Berbagai suvenir dari Kawah Sikidang

Berbagai suvenir dari Kawah Sikidang

 

Semakin mendekati kawah, bau belerang semakin menyengat. Kawah Sikidang ini merupakan salah satu kawah yang paling banyak dikunjungi karena selain mudah untuk mencapainya, kawah Sikidang ini mempunyai karkater unik dimana lubang keluarnya gas selalu berpindah-pindah sehingga oleh penduduk setempat kawah ini diberi nama Kawah Sikidang, yang berasal dari kata kidang (kijang).

Ada jalan setapak menuju kawah

Ada jalan setapak menuju kawah

 

Kiri : Kawah Sikidang Kanan : dari tanah bebatuan sekitar kawah, muncul juga uap panas.

Kiri : Kawah Sikidang
Kanan : dari tanah bebatuan sekitar kawah, muncul juga uap panas.

 

Pemandangan dari kawah Sikidang. Lumayan jauh juga jalannya dari tempat parkir.

Pemandangan dari kawah Sikidang. Lumayan jauh juga jalannya dari tempat parkir.

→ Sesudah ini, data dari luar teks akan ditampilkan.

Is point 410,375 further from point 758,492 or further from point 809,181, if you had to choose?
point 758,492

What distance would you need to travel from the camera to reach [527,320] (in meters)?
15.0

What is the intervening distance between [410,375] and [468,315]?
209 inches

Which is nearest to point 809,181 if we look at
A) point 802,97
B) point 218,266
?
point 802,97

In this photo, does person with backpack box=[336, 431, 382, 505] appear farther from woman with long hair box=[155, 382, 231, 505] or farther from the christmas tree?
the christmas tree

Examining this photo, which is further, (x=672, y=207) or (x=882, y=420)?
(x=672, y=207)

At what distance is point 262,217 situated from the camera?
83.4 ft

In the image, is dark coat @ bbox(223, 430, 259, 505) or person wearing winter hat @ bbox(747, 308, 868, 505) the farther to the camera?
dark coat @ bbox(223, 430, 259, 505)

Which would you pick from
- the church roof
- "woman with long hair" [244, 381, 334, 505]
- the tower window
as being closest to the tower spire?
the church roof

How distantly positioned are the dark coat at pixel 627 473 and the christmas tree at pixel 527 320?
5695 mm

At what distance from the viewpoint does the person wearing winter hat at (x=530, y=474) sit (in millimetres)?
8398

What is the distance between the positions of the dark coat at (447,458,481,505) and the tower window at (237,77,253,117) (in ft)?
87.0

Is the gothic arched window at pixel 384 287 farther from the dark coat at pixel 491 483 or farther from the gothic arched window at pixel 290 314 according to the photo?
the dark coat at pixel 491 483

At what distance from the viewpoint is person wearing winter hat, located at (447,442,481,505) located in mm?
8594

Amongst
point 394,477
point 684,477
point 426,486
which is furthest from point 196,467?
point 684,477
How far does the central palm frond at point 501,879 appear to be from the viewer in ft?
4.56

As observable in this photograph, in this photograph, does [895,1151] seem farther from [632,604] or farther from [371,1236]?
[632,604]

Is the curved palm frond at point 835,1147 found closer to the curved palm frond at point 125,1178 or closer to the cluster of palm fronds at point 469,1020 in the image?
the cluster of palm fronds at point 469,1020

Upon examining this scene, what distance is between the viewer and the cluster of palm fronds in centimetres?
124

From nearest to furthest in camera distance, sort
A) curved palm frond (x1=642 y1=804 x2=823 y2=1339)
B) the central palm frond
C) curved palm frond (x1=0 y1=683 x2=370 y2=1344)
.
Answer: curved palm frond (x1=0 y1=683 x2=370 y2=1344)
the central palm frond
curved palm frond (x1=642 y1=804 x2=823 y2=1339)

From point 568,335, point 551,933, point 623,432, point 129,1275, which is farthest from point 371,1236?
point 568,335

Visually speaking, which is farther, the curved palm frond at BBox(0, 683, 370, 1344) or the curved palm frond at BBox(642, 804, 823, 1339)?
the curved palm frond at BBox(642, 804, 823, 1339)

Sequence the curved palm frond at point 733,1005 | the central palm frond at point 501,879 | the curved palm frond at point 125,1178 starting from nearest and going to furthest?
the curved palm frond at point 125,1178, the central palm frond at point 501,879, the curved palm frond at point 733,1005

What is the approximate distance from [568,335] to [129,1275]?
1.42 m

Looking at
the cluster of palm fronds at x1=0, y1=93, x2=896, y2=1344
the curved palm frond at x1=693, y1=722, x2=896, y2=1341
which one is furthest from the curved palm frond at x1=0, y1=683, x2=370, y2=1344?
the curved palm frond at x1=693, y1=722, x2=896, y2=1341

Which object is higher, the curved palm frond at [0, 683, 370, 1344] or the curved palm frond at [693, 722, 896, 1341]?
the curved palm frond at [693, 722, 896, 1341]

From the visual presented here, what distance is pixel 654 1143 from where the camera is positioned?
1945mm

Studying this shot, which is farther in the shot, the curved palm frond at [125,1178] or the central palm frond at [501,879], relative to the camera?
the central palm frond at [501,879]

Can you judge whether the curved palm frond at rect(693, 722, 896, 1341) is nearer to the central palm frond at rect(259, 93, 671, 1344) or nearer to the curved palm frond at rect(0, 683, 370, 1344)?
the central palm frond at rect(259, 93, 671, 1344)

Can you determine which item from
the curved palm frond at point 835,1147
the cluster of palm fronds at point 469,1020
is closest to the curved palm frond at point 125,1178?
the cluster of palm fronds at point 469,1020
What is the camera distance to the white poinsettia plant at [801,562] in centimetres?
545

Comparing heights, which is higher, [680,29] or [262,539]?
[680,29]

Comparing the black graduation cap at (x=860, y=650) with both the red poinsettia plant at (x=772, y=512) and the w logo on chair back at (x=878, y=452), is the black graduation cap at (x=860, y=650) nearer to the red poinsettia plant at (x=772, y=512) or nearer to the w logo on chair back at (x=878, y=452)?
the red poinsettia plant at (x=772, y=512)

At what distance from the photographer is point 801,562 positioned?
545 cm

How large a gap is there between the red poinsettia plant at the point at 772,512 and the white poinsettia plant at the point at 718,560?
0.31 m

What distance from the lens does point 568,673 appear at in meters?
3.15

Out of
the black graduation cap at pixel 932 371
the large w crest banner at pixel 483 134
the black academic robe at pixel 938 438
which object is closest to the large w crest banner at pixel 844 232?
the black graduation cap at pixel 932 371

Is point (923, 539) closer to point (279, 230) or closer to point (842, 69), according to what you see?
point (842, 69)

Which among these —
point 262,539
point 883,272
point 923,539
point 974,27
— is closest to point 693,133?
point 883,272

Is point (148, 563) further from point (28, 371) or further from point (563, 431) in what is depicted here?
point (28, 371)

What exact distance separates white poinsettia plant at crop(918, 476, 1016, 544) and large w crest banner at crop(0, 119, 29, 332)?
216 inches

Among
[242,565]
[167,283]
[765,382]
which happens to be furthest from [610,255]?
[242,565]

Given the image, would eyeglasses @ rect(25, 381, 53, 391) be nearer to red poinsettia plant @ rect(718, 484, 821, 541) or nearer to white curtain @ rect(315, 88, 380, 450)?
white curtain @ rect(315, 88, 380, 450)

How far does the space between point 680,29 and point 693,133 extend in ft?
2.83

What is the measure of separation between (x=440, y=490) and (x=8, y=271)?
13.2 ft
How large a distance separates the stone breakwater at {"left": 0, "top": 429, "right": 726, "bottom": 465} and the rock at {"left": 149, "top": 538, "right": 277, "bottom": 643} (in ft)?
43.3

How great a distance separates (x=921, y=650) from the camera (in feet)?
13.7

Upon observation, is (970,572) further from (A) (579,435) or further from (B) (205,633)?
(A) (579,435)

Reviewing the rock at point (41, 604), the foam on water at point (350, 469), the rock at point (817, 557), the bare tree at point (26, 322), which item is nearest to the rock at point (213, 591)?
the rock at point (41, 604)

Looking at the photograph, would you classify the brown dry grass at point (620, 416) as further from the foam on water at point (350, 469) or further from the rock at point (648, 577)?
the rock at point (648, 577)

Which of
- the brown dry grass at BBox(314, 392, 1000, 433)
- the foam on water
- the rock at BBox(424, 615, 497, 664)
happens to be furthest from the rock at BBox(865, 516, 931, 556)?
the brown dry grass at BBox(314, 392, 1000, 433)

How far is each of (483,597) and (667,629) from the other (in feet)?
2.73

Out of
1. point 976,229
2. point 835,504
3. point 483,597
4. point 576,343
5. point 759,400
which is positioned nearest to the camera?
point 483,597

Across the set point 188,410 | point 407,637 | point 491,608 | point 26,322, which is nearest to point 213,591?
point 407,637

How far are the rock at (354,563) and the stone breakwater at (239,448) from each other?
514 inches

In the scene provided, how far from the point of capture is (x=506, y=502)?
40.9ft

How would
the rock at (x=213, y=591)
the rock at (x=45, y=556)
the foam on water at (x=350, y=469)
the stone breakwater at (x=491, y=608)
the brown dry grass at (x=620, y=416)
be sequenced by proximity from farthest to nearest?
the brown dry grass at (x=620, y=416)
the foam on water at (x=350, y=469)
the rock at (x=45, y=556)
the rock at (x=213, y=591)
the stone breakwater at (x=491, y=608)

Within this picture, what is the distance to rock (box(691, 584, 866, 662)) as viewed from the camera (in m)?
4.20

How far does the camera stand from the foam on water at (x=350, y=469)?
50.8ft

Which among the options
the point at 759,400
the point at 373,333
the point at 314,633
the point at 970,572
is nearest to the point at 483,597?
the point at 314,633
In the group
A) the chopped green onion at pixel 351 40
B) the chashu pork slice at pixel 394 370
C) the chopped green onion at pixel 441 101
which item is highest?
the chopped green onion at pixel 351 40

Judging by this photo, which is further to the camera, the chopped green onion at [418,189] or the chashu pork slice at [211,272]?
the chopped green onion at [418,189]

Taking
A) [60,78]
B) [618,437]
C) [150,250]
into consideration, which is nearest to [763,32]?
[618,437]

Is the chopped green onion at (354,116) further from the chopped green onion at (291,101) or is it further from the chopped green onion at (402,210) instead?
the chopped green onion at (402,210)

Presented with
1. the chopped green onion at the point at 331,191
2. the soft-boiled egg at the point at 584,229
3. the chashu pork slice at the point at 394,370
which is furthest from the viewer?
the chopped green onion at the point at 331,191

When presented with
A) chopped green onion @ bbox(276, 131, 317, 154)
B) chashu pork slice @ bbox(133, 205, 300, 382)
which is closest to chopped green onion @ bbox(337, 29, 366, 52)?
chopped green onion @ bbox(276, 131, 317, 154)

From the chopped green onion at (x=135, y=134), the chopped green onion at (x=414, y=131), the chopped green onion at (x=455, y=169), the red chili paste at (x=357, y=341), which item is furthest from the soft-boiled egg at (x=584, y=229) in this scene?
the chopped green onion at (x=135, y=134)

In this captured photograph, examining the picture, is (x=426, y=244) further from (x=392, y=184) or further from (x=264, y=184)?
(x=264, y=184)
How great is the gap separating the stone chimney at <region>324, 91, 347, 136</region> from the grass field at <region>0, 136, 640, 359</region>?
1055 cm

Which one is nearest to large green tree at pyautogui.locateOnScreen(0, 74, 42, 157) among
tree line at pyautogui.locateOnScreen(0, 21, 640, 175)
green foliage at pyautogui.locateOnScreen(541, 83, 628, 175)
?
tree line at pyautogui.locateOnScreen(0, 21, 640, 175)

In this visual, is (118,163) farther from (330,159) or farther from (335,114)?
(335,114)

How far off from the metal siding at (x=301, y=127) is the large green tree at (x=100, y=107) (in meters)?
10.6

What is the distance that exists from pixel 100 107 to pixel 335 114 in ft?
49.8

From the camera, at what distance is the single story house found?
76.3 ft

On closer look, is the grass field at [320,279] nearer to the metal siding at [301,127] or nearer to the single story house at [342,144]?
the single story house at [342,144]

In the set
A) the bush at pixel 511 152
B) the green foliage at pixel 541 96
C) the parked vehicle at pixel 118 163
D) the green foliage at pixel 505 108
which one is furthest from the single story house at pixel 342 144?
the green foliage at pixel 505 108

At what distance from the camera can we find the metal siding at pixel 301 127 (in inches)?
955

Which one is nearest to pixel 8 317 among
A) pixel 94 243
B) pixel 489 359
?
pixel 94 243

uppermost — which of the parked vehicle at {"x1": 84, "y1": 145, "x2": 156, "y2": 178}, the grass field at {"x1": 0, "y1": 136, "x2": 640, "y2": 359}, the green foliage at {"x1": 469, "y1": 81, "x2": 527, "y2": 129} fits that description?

Batu Pandang Ratapan Angin, Dieng

Berhubung Pak Tolip orangnya ramah, baik dan asyik banget foto-fotoin kami, beliau kami beri Rp. 100.000,-, 2 kali dari tarifnya. Alhasil kami diajak ke Batu Pandang Ratapan Angin. “Ayolah bu, saya foto-fotoin lagi di sana,” kata Pak Tolip. Hehe, asyik!
Oya, sebelum berangkat aku tanya ke Pak Tolip ada apa di Wana Wisata Petak 9. Pintu masuk wisata ini terletak tidak jauh dari pintu masuk Telaga Warna. Pak Tolip menjelaskan bahwa di sana kita bisa melihat Telaga Warna dari atas bukit Sidengkeng. Tapi jalan ke sana cukup jauh dan menanjak. Ya sudahlah, kami lewatkan saja. Bisa ngoceh panjang lebar kalau anak-anak di ajak ke sana.

Wana Wisata Petak 9

Wana Wisata Petak 9

Dari Telaga Warna, kami naik mobil mengikuti Pak Tolip yang naik motor. Letak Batu Pandang Ratapan Angin tidak jauh dari Telaga Warna. HTMnya Rp. 7.500,-/orang. Dari tempat parkir, kami berjalan melewati perkebunan milik warga. Pak Tolip memetik buah Carica untuk kami coba. Buah Carica adalah buah pepaya khas Dieng dan hanya tumbuh beberapa tempat di dunia, salah satunya di Dieng. Rasanya asam dan makannya sekaligus sama bijinya. Carica ini biasanya dijual dalam bentuk manisan yang dikemas dalam gelas plastik. Untung kami ditemani Pak Tolip, yang dengan cueknya petik sana petik sini. Iyalah, dia kan udah kenal dengan warga sekitar. Coba kalau kami yang main petik, bisa dipelototin sama mereka. Haha.

Buah Carica

Buah Carica

Manisan Carica yang telah dikemas dan Kripik Jamur.

Manisan Carica yang telah dikemas dan Kripik Jamur.

Ternyata di Batu Pandang Ratapan Angin, kita bisa melihat Telaga Warna dan Telaga Pengilon dari atas. Keren banget. Kami disuruh naik di atas batu oleh Pak Tolip dan difotoin. Serem banget! Kalau jatuh amin deh.

batu-pandang-ratapan-angin

Ngeliat si papa difoto bikin dengkul lemes

Ngeliat si papa difoto bikin dengkul lemes

 

Di Batu Pandang Ratapan Angin, kami berpisah dengan Pak Tolip dan melanjutkan perjalanan menuju Dieng Plateau Theater yang letaknya juga tidak jauh. Sampai di sana ternyata film-nya baru mulai. Pertunjukkan selanjutnya kira-kira masih 20 menit lagi. Hhmm, males ajah nunggu lama di situ. Akhirnya kami memutuskan untuk melewatkan nonton di sana.

Dieng Plateau Theater

Dieng Plateau Theater

 

Sekedar info, Dieng Plateau Theater ini merupakan gedung pertunjukkan yang memutar film dokumenter mengenai kawasan Dataran Tinggi Dieng. Filmnya berdurasi kurleb 23 menit. Untuk tiket masuknya bisa mempergunakan tiket masuk kawasan dataran tinggi dieng yang sebelumnya dipungut saat masuk ke kawasan ini. Sayang banget sebenarnya melewatkan pertunjukkan ini, tapi apa boleh buat karena kami masih harus melanjutkan perjalanan menuju Purwokerto.